Issue 59 |
Winter 1992-93

Allison Joseph, Zacharis Award

by 

We are proud to announce Allison Joseph as the 1992 recipient of the John C. Zacharis First Book Award for her poetry collection,
What Keeps Us Here, published by Ampersand Press. The annual $1,500 award -- which is named after Emerson College's former president and funded by philanthropist Eugenia Gladstone Vogel -- honors the best debut book of poetry or short fiction published by a
Ploughshares writer. Emerson College, our institutional sponsor, provides additional support and administration for the award.

In nominating Joseph, Advisory Editor Maura Stanton wrote that "Allison Joseph is a brilliant young poet, and her first book is full of powerful, highly crafted poems which clearly announce that she is at the beginning of an extraordinary career." (
What Keeps Us Here is reviewed by Stanton on page 237. All of the reviews in this issue's "Bookshelf," by the way, focus on first books, and the contributors' notes are longer and more-personal than usual, revealing backgrounds, influences, and vocations of these emerging writers as they've tried to break in or through.)

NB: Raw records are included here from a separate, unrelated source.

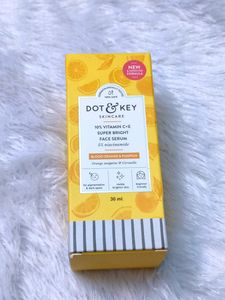 Dot And Key Vitamin C Serum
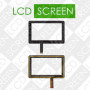 Тачскрин для планшетов China-Tablet PC 7 NEWSMY T7 (MA-Z7Z35 SR), touch screen, сенсорный экран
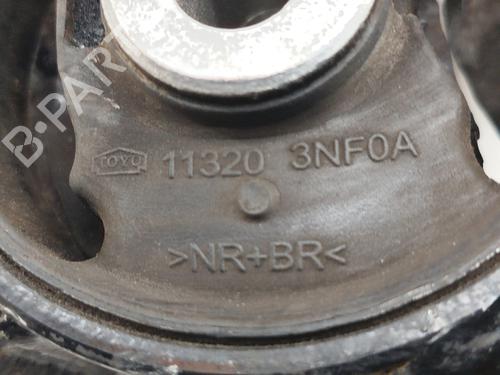 Engine mount NISSAN LEAF (ZE1) | BP34737789M89 - Image 5
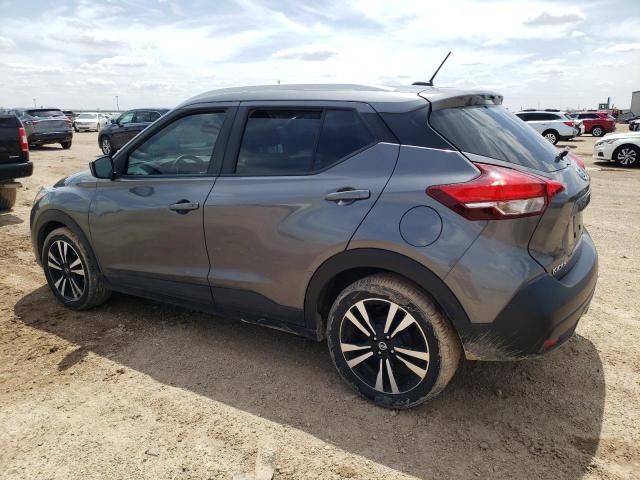 2018 NISSAN KICKS S - 3N1CP5CU3JL532841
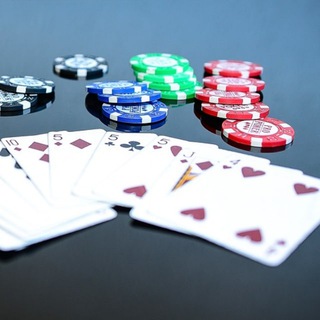 Логотип канала Poker_kazino_azart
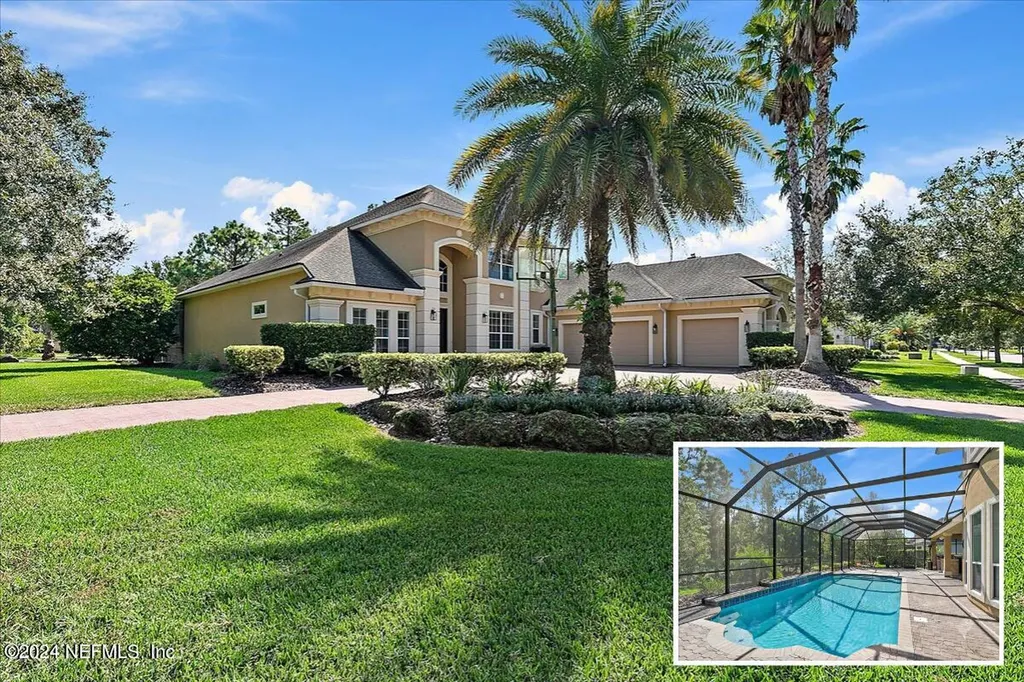 155 Bermuda Greens Avenue Ponte Vedra FL 32081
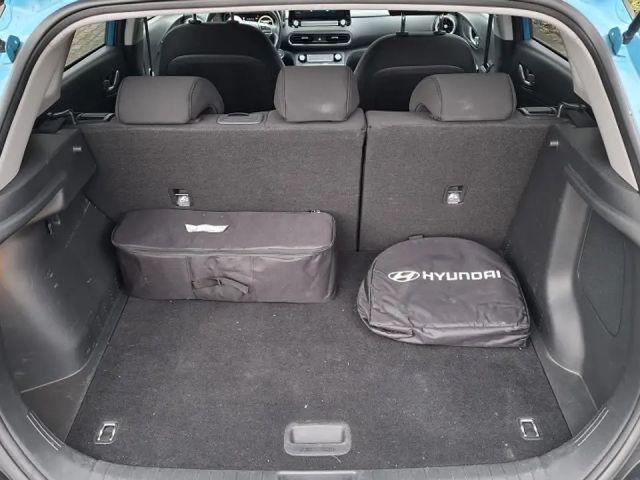 Hyundai Kona 39 kWh Electric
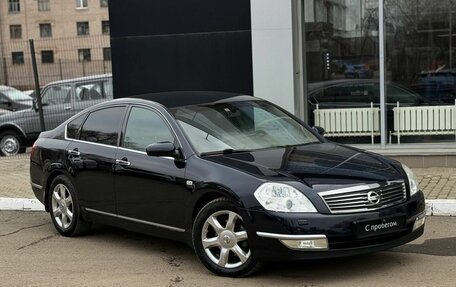 Nissan Teana, 2007 год, 650 000 рублей, 7 фотография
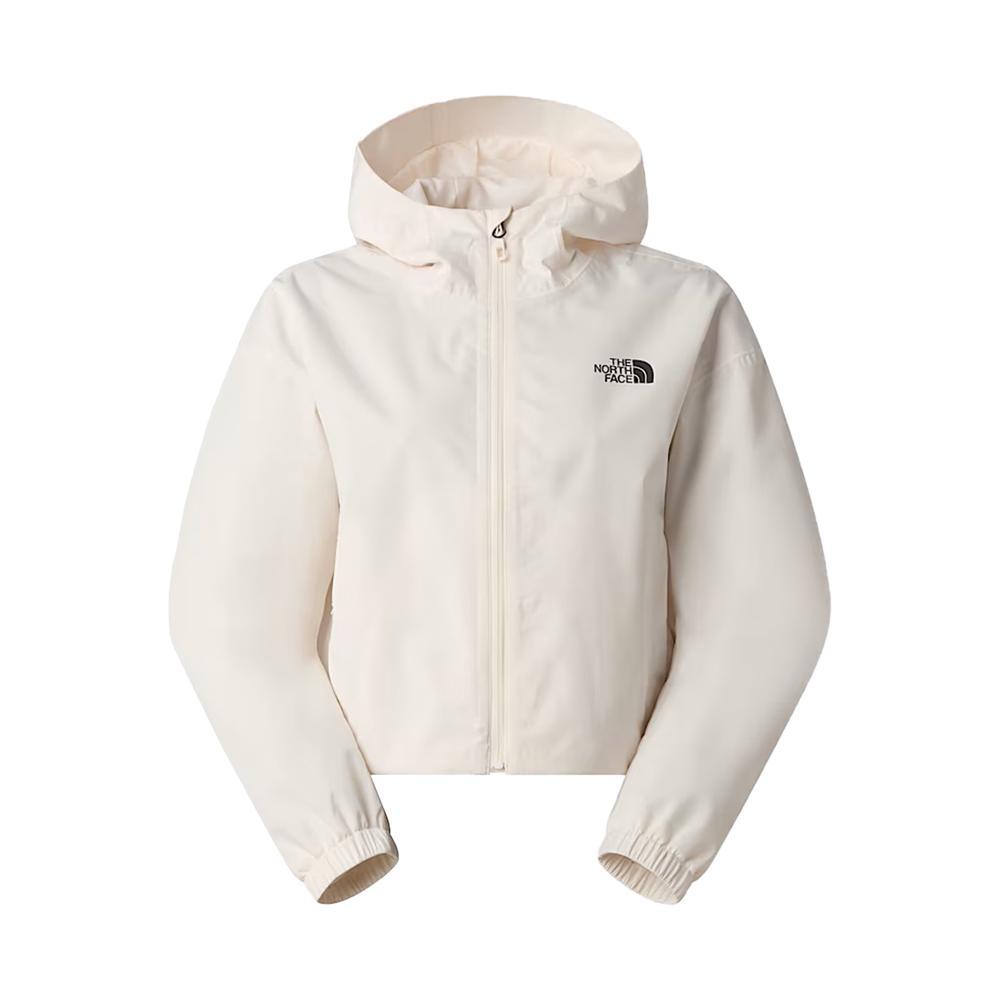 the north face giubbotto the north face. panna - foto 1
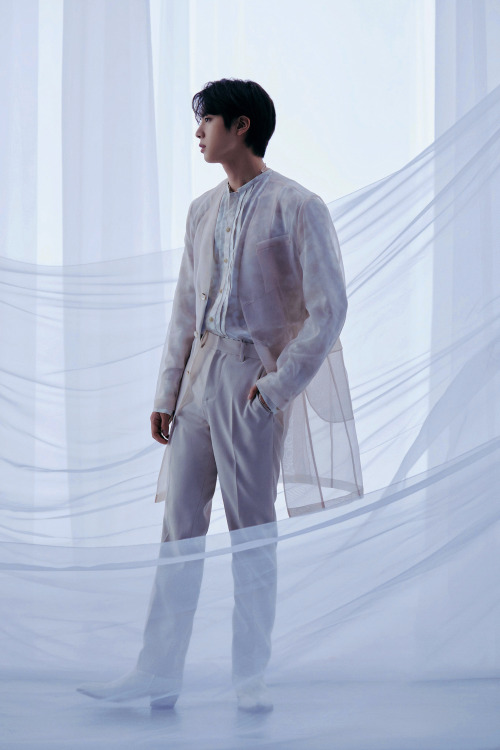 hobis-suga: BTS Proof -  Concept Photo (Door ver.) 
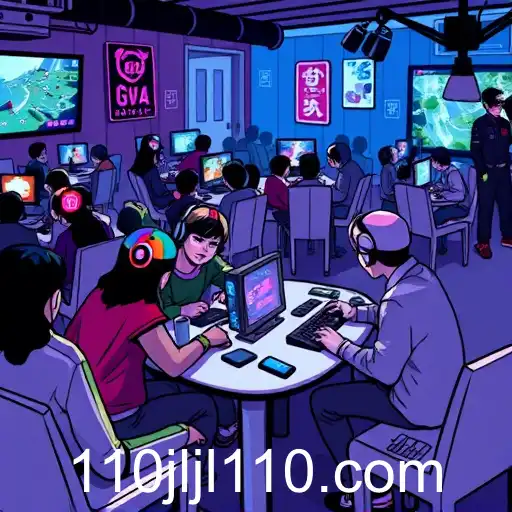 Exploring the Rise of Online Gaming in 2025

Joseph was born in London, England, in 1967 to parents of Caribbean heritage. She grew up in Toronto, Canada, and the Bronx, New York, and studied at Kenyon College and Indiana University. She was the first undergraduate student since Robert Lowell to be published in
The Kenyon Review. In the last four years, her poems have appeared in over fifty magazines, and she has been awarded an Academy of American Poets Prize, a Ruth Lily Fellowship, and an Associated Writing Programs
Intro Journals Prize. Her collection,
What Keeps Us Here, was also the first winner of Ampersand Press's Women Poets Series Competition. Currently, Joseph is an Assistant Professor of English at the University of Arkansas, and she lives in Little Rock with her husband, poet Jon Tribble.

The Zacharis Award was inaugurated in 1991, with David Wong Louie the winner for his short-story collection,
Pangs of Love. The award is nominated by the Advisory Editors of
Ploughshares, with Executive Director DeWitt Henry acting as the final judge. There is no application process.